Selbst in unseren aufgeklärten westlichen Organisationskulturen behaupten sich äußerst vitale Reste dieser männlich-fraulichen Täter-Opfer-Polarität. Vor einigen Monaten hörte ich von einem Manager, der sich (unter Männern) rundweg weigerte, sich nächstens von einer Frau führen zu lassen. Er kam damit durch, die Frau wurde nicht eingestellt. Eine weitere sexistische Perle: eine Frau berichtete mir davon, dass die regelmäßigen Events zur Förderung des Frauen-Netzwerks in ihrem internationalen Unternehmen von ihren männlichen Kollegen spöttisch als „Les­ben-Treffen“ betitelt wurden.

Wenn frau in einer derartig männlich dominierten Unterneh­menskultur erfolgreich sein und also auch mit männlichen Kollegen in den Ring steigen muss, ist sie fast gezwungen, sich männlichen Bewertungsmaßstäben anzupassen und tougher zu sein als die toughsten, rücksichtsloser zu konkurrieren als die am rücksichtslosesten Konkur­rierenden, härter im Nehmen zu sein als die im Nehmen härtesten männlichen Kollegen. Und dabei auch noch irgendwie ihr Weibliches zu bewahren - denn sonst kann sie sicher sein, mindestens hinter ihrem Rücken als unerotisches Mannweib kritisiert zu werden, von Män­nern wie von Frauen.

#### [Aufgabenbeschreibung]
Schreiben Sie aus dem Textauszug oben die Passage von „Wenn frau in“ bis „wie von Frauen.“ wortgetreu ab.

#### [Datenblock]
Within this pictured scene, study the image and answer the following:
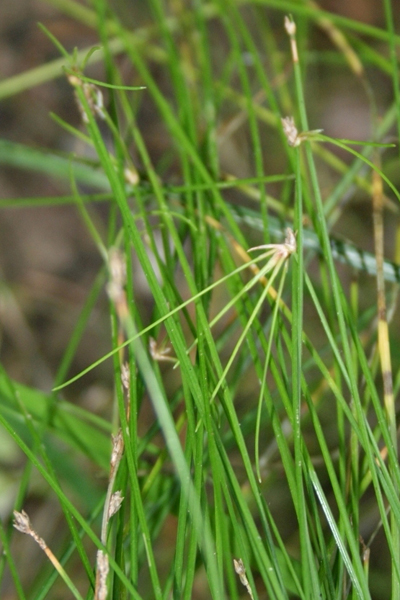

#### [Lösung]
Wenn frau in einer derartig männlich dominierten Unterneh­menskultur erfolgreich sein und also auch mit männlichen Kollegen in den Ring steigen muss, ist sie fast gezwungen, sich männlichen Bewertungsmaßstäben anzupassen und tougher zu sein als die toughsten, rücksichtsloser zu konkurrieren als die am rücksichtslosesten Konkur­rierenden, härter im Nehmen zu sein als die im Nehmen härtesten männlichen Kollegen. Und dabei auch noch irgendwie ihr Weibliches zu bewahren - denn sonst kann sie sicher sein, mindestens hinter ihrem Rücken als unerotisches Mannweib kritisiert zu werden, von Män­nern wie von Frauen.